Task A:
Using the thread below, answer these:
(i) On what date and at what time did Hongtao Liu send the most recent message?
(ii) Which test file does the thread point to as showing the ambiguity?
(iii) What kind of builtins does the thread suggest introducing instead of unified ones?

Extract:
* * *
On Tue, Nov 10, 2020 at 9:08 AM Hongtao Liu <crazy...@gmail.com> wrote:
>
> On Mon, Nov 9, 2020 at 8:26 PM Uros Bizjak <ubiz...@gmail.com> wrote:
> >
> > On Mon, Nov 9, 2020 at 11:31 AM Hongtao Liu <crazy...@gmail.com> wrote:
> > >
> > > >
> > > > +      /* Support unified builtin.  */
> > > > +      || (mask2 == OPTION_MASK_ISA2_AVXVNNI)
> > > >
> > > > I don't think we gain anything with unified builtins. Better, just
> > > > introduce separate builtins, e.g for
> > > >
> > >
> > > Unified builtins are used for unified intrinsics, intrinsics users may 
> > > prefer
> > > same interface and let compiler decide encoding version. Separate
> > > buitins may cause
> > > some defination ambiguous when target attribute is used, see avx-vnni-2.c.
* * *
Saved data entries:

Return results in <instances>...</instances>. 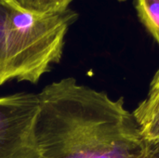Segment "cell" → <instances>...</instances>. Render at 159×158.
Masks as SVG:
<instances>
[{
  "instance_id": "1",
  "label": "cell",
  "mask_w": 159,
  "mask_h": 158,
  "mask_svg": "<svg viewBox=\"0 0 159 158\" xmlns=\"http://www.w3.org/2000/svg\"><path fill=\"white\" fill-rule=\"evenodd\" d=\"M35 139L40 158H153L133 113L122 98L78 84L73 77L38 93Z\"/></svg>"
},
{
  "instance_id": "2",
  "label": "cell",
  "mask_w": 159,
  "mask_h": 158,
  "mask_svg": "<svg viewBox=\"0 0 159 158\" xmlns=\"http://www.w3.org/2000/svg\"><path fill=\"white\" fill-rule=\"evenodd\" d=\"M75 15H40L0 0V86L16 80L36 84L58 63Z\"/></svg>"
},
{
  "instance_id": "3",
  "label": "cell",
  "mask_w": 159,
  "mask_h": 158,
  "mask_svg": "<svg viewBox=\"0 0 159 158\" xmlns=\"http://www.w3.org/2000/svg\"><path fill=\"white\" fill-rule=\"evenodd\" d=\"M38 94L0 97V158H40L35 139Z\"/></svg>"
},
{
  "instance_id": "4",
  "label": "cell",
  "mask_w": 159,
  "mask_h": 158,
  "mask_svg": "<svg viewBox=\"0 0 159 158\" xmlns=\"http://www.w3.org/2000/svg\"><path fill=\"white\" fill-rule=\"evenodd\" d=\"M137 15L159 45V0H136Z\"/></svg>"
},
{
  "instance_id": "5",
  "label": "cell",
  "mask_w": 159,
  "mask_h": 158,
  "mask_svg": "<svg viewBox=\"0 0 159 158\" xmlns=\"http://www.w3.org/2000/svg\"><path fill=\"white\" fill-rule=\"evenodd\" d=\"M73 0H15L22 9L40 15L62 13L69 9Z\"/></svg>"
},
{
  "instance_id": "6",
  "label": "cell",
  "mask_w": 159,
  "mask_h": 158,
  "mask_svg": "<svg viewBox=\"0 0 159 158\" xmlns=\"http://www.w3.org/2000/svg\"><path fill=\"white\" fill-rule=\"evenodd\" d=\"M159 109V68L156 73L145 100H143L138 108L133 112V115L139 123L142 125L148 120Z\"/></svg>"
},
{
  "instance_id": "7",
  "label": "cell",
  "mask_w": 159,
  "mask_h": 158,
  "mask_svg": "<svg viewBox=\"0 0 159 158\" xmlns=\"http://www.w3.org/2000/svg\"><path fill=\"white\" fill-rule=\"evenodd\" d=\"M142 133L150 143L159 142V109L144 123L140 125Z\"/></svg>"
},
{
  "instance_id": "8",
  "label": "cell",
  "mask_w": 159,
  "mask_h": 158,
  "mask_svg": "<svg viewBox=\"0 0 159 158\" xmlns=\"http://www.w3.org/2000/svg\"><path fill=\"white\" fill-rule=\"evenodd\" d=\"M4 1H6L7 3H8V4H10V5H12V6H14V7H19V8H20L17 4H16V2H15V0H4ZM22 9V8H21ZM24 10V9H23Z\"/></svg>"
}]
</instances>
* * *
Task B:
List every line of the records above that holds the string "evenodd". Case counts.

Exercise result A:
(i) Tue, Nov 10, 2020 at 9:08 AM
(ii) avx-vnni-2.c
(iii) Separate builtins

Exercise result B:
  "mask_svg": "<svg viewBox=\"0 0 159 158\" xmlns=\"http://www.w3.org/2000/svg\"><path fill=\"white\" fill-rule=\"evenodd\" d=\"M35 139L40 158H153L133 113L122 98L78 84L73 77L38 93Z\"/></svg>"
  "mask_svg": "<svg viewBox=\"0 0 159 158\" xmlns=\"http://www.w3.org/2000/svg\"><path fill=\"white\" fill-rule=\"evenodd\" d=\"M75 15H40L0 0V86L16 80L36 84L58 63Z\"/></svg>"
  "mask_svg": "<svg viewBox=\"0 0 159 158\" xmlns=\"http://www.w3.org/2000/svg\"><path fill=\"white\" fill-rule=\"evenodd\" d=\"M38 94L0 97V158H40L35 139Z\"/></svg>"
  "mask_svg": "<svg viewBox=\"0 0 159 158\" xmlns=\"http://www.w3.org/2000/svg\"><path fill=\"white\" fill-rule=\"evenodd\" d=\"M137 15L159 45V0H136Z\"/></svg>"
  "mask_svg": "<svg viewBox=\"0 0 159 158\" xmlns=\"http://www.w3.org/2000/svg\"><path fill=\"white\" fill-rule=\"evenodd\" d=\"M73 0H15L22 9L40 15L62 13L69 9Z\"/></svg>"
  "mask_svg": "<svg viewBox=\"0 0 159 158\" xmlns=\"http://www.w3.org/2000/svg\"><path fill=\"white\" fill-rule=\"evenodd\" d=\"M159 109V68L156 73L145 100H143L138 108L133 112V115L139 123L142 125L148 120Z\"/></svg>"
  "mask_svg": "<svg viewBox=\"0 0 159 158\" xmlns=\"http://www.w3.org/2000/svg\"><path fill=\"white\" fill-rule=\"evenodd\" d=\"M142 133L150 143L159 142V109L144 123L140 125Z\"/></svg>"
  "mask_svg": "<svg viewBox=\"0 0 159 158\" xmlns=\"http://www.w3.org/2000/svg\"><path fill=\"white\" fill-rule=\"evenodd\" d=\"M4 1H6L7 3H8V4H10V5H12V6H14V7H19V8H20L17 4H16V2H15V0H4ZM22 9V8H21ZM24 10V9H23Z\"/></svg>"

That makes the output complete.